September 8, 2009 Leave a comment Go to comments

Denmark on Tuesday said it was ready to help the Maldives, whose fight against rising sea levels has become a cause celebre for environmentalists, to attend key climate talks in Copenhagen.

“In the past two years we have allocated 2.5 million euros to the UN Framework Convention on Climate Change so that the poorest states and islands can attend the Copenhagen summit with three delegates each,” Cooperation Minister Ulla Toernaes told AFP.

It is “clear that the Maldives, which is one of the worst affected nations by climate change, must take part in the Copenhagen summit as their future depends on it,” Toernaes said of the December summit.

The Indian Ocean atoll nation said Monday it would have to skip UN climate change talks because of lack of funding.

“We can’t go to Copenhagen because we don’t have the money,” President Mohamed Nasheed told reporters, adding he was staying away to set an example of cost-saving to the rest of the government.

In 2007, the UN climate panel warned that a rise in sea levels of 18 to 59 centimetres (7.2 to 23.2 inches) by 2100 would be enough to make the Maldives virtually uninhabitable.

More than 80 percent of the country’s land, composed of 1,192 coral islands scattered off southern India, is less than one metre above mean sea level.

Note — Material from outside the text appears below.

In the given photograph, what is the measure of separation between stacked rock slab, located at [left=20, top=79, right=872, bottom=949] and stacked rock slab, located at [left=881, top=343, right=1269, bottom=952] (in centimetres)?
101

The Copenhagen meeting of world powers aims to set curbs on emissions of heat-trapping greenhouse gases beyond 2012, with intermediate targets for 2020 that would be ratcheted up all the way to 2050.

Maldives is part of an alliance of 43 tropical island states that has set down proposals for capping global warming to no more than 1.5 degrees Celsius (2.4 degrees Fahrenheit) compared to pre-industrial times.

The conference is still a long way from endorsing an even more modest target of two degrees Celsius (3.6 F) championed by the European Union and most green groups.